The very things for which I admire Einstein--and which the Purpuras embody--are the foundation of my work today.
I'm talking about the ability to scale the twin peaks of scientific excellence, and social medicine and public health. Some may think that those two are incompatible.
The scientists, manipulating test tubes and petri dishes and machines in the exquisite isolation of the laboratory. Worrying about cell counts or pieces of DNA.
Outside the laboratory, in the inner cities of this country, in the hospitals, are the human faces of this country's health care crisis.
The faces that dedicated public health workers cannot shut out. Dom and Penny have shown that both roads can be taken.
They have ensured Einstein's commitment to serving this country as a premier biomedical research institution.
Every day, it seems, I come to realize more and more how much this country's welfare depends on a solid basic science research establishment.
How much we at FDA depend on the work done at places lik Einstein. Let me give you a recent example.
Some of you may recall that a couple of months ago we approved the drug Taxol for ovarian cancer. We were able to bring that promising drug through the review process in record time: five months.
A good part of the reason was that we had the data we needed to evaluate the product.
And a big part of the reason we had the data is Dr. Susan Horowitz, a medical researcher at Einstein.
Back in the 1970s, many scientists had given up on Taxol. It seemed to have promise as a cancer therapy but it also had problems that seemed insurmountable to many scientists.
But Dr. Horowitz pushed on, discovering Taxol's unique mechanism of action. Her pioneering work got other researchers excited about Taxol again, and the result is a product that can help cancer sufferers around the world.
But beyond any single product, the Purpuras have recognized the importance of university-based research for basic science discoveries.
These discoveries generate applied technologies, which in turn create jobs, spawn new businesses, develop new therapies that cure diseases, that help people, people who pay taxes-- taxes that can be plowed back into new basic science discoveries.
Basic research is a major American resource for the 21st century. It's our collective strength, our answer to global competition, our economic lifeline.
It's the product of a creative genius that has been nurtured for decades, and has taken hold. Some people in Washington, and elsewhere, argue that more targeted research--designed with a specific purpose--should take precedence over basic research.
They risk making a terrible mistake.
Our commitment to basic research has served this country well for nearly 50 years.

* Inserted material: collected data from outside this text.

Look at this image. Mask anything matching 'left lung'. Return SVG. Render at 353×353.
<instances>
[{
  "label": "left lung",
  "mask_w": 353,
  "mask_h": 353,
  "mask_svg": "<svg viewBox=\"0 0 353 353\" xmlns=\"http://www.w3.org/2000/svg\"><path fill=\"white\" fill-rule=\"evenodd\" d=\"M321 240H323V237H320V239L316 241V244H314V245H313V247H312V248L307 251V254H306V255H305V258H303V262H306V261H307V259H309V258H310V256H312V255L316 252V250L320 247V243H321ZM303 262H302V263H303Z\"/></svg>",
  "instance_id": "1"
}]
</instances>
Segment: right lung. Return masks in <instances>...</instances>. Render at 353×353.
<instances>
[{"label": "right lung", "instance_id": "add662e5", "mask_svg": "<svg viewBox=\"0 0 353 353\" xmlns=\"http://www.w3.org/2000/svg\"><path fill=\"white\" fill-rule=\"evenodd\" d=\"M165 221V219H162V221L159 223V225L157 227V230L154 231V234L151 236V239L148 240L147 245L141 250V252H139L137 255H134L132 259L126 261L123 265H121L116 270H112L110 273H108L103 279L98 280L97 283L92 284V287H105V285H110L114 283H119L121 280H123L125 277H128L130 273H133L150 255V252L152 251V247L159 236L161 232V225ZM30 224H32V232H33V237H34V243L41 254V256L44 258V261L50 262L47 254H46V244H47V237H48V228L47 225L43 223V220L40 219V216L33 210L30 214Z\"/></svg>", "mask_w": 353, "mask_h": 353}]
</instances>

Extremely well.
But with people like Dom and Penny as champions of basic research and with the example they have set, I believe common sense can prevail.
They also set an example in that second peak I mentioned: social medicine, advancing the public's health.
Recently, Dom gave a speech in which he observed that two "cataclysmic events" had occurred in 1992: One, the dissolution of the Soviet Union and two, creation of a family medicine department at Einstein.
It is the first family medicine department in a New York City medical school, and it reaffirms Einstein's leadership and enduring commitment to social medicine and improving the health of all Americans.
Most of you know, the Albert Einstein School of Medicine was founded after World War II, largely in reaction to the horrors of that period.
It was the first medical school under Jewish auspices. And its founding principle was nondiscrimination.
When Albert Einstein gave permission for the medical school to be named after him, he said: "This enterprise is the greatest contribution the Jewish community has undertaken for the common weal of the American people."
He was speaking of all the American people. I see the pre- eminence of nondiscrimination being revived these days in Washington--in the name of inclusion.
That is what Einstein is about, what Dom and Penny are about and what I believe public service is all about.